Dataset entries:
▬▬▬▬▬▬

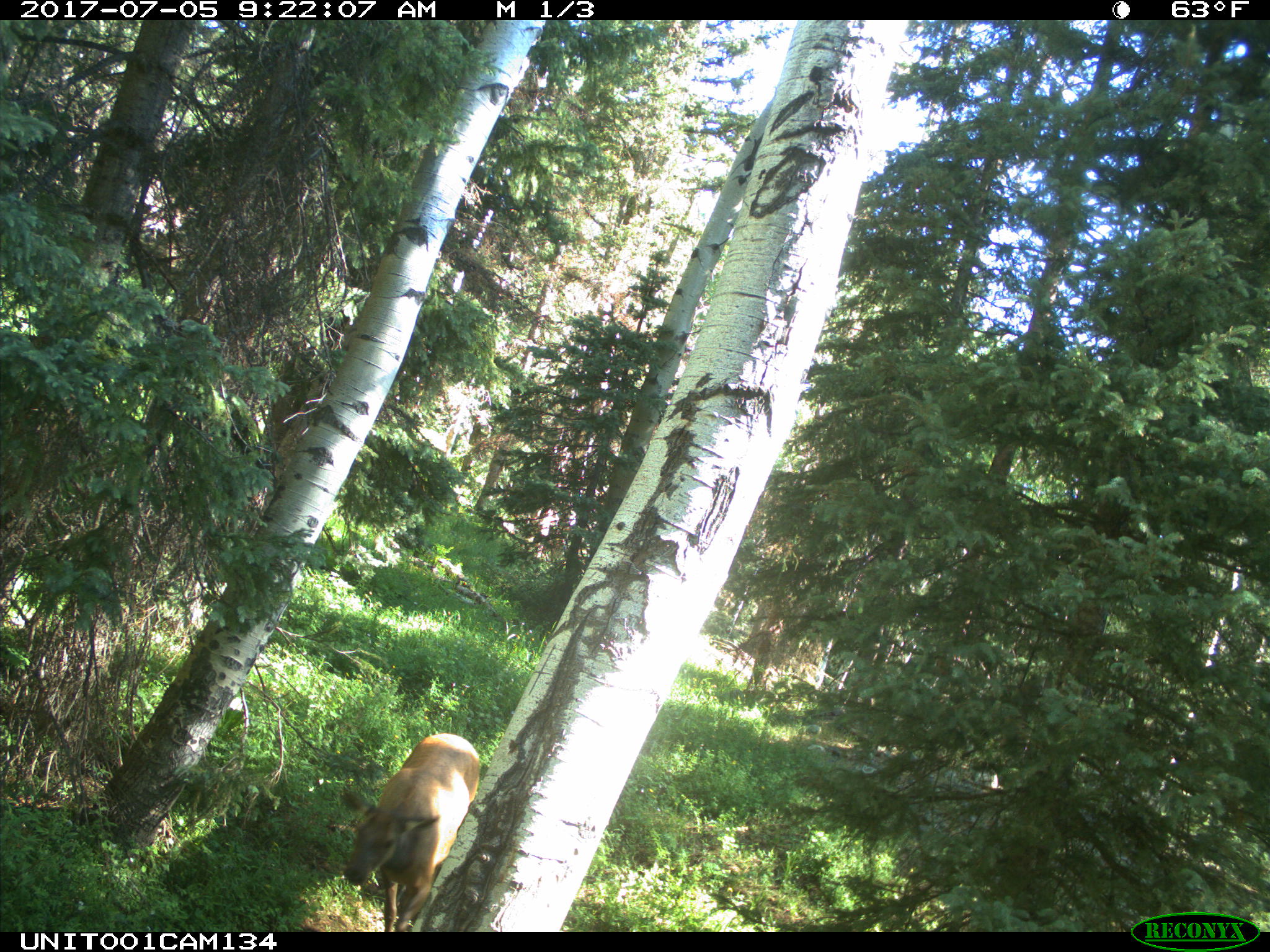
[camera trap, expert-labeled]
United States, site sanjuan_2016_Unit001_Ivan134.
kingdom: Animalia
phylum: Chordata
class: Mammalia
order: Artiodactyla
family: Cervidae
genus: Cervus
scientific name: Cervus elaphus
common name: red deer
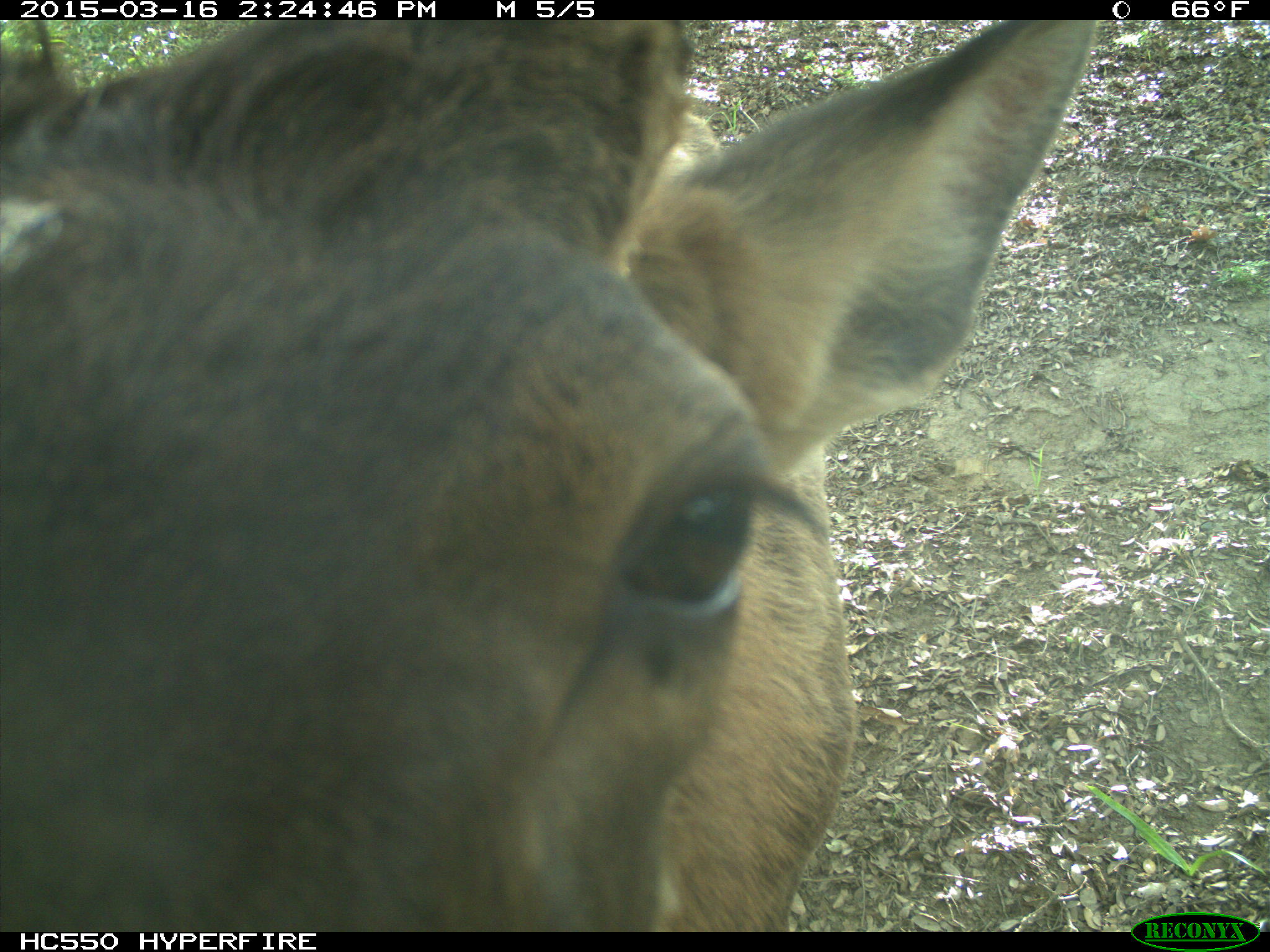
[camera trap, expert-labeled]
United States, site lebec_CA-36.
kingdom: Animalia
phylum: Chordata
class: Mammalia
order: Artiodactyla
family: Cervidae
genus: Cervus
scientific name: Cervus canadensis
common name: elk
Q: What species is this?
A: Cervus canadensis (elk).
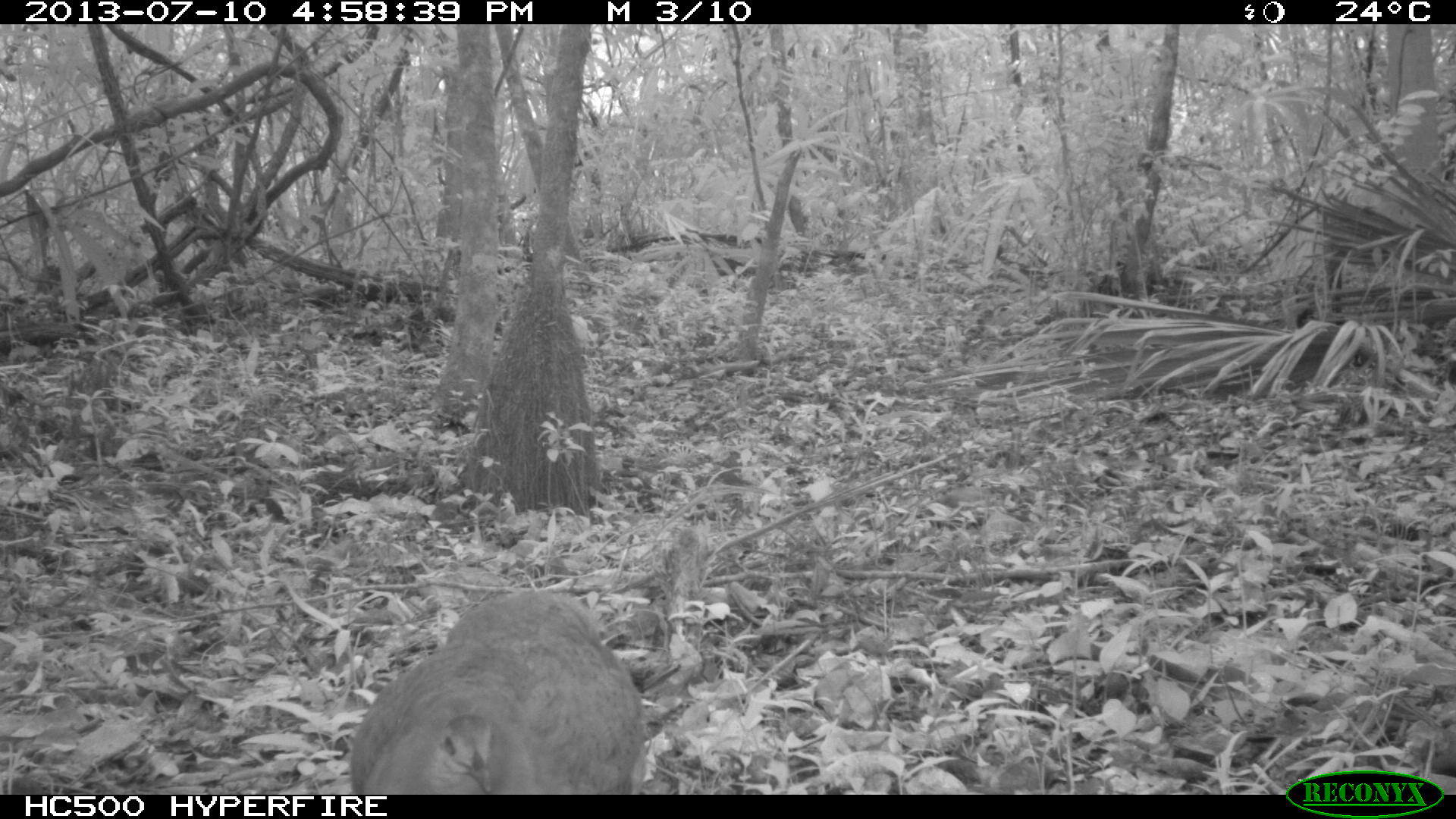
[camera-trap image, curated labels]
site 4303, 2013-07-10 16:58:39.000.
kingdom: Animalia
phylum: Chordata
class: Aves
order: Tinamiformes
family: Tinamidae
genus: Tinamus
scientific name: Tinamus major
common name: great tinamou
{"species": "Tinamus major (great tinamou)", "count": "1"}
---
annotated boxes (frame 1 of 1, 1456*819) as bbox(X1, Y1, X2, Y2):
tinamus major: bbox(350, 589, 646, 794)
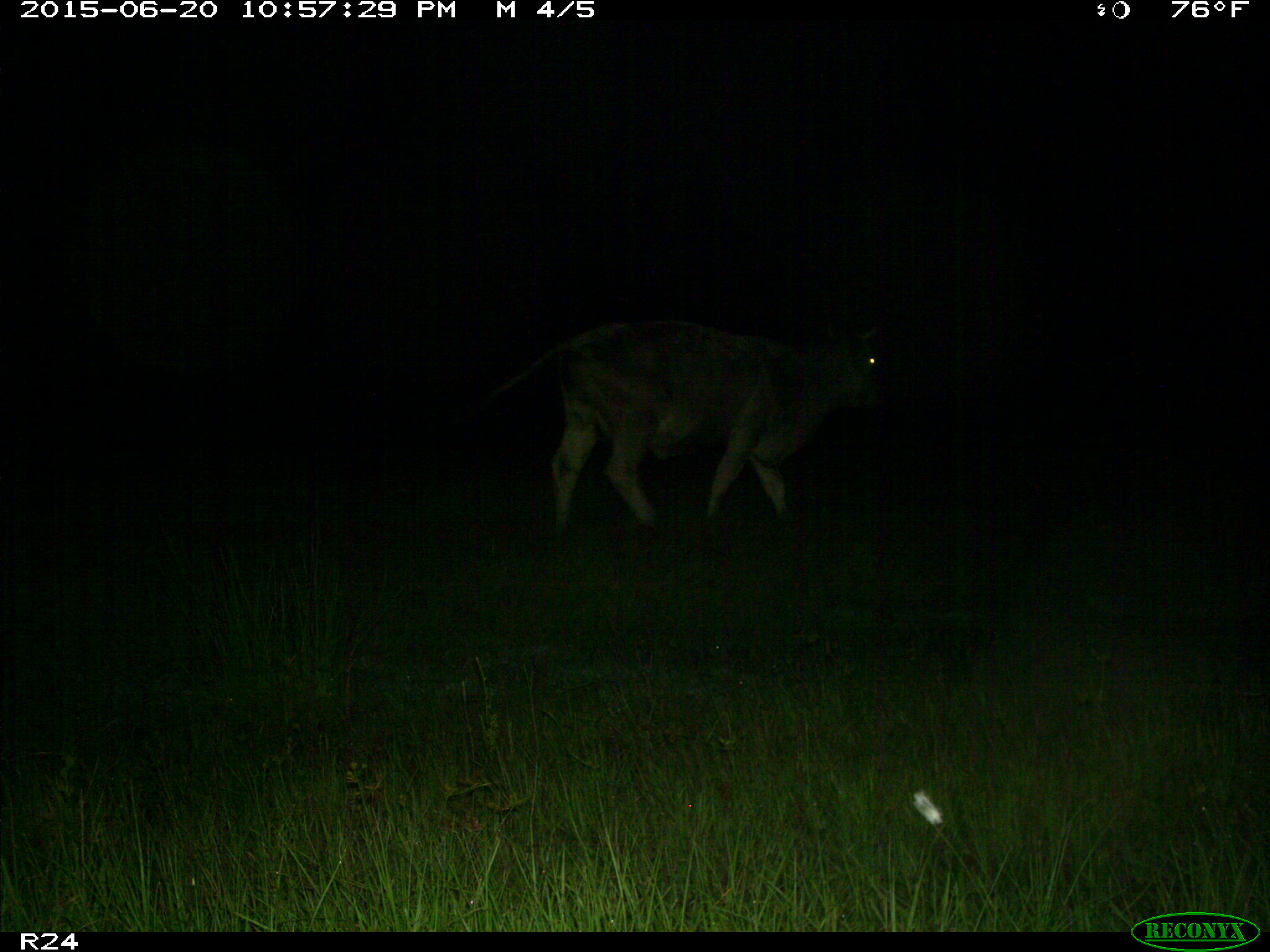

▬▬▬▬▬▬

Among the lines above, find each one containing the string "species" and copy it.

• **Solution to the exercise**
Q: What species is this?
{"species": "Tinamus major (great tinamou)", "count": "1"}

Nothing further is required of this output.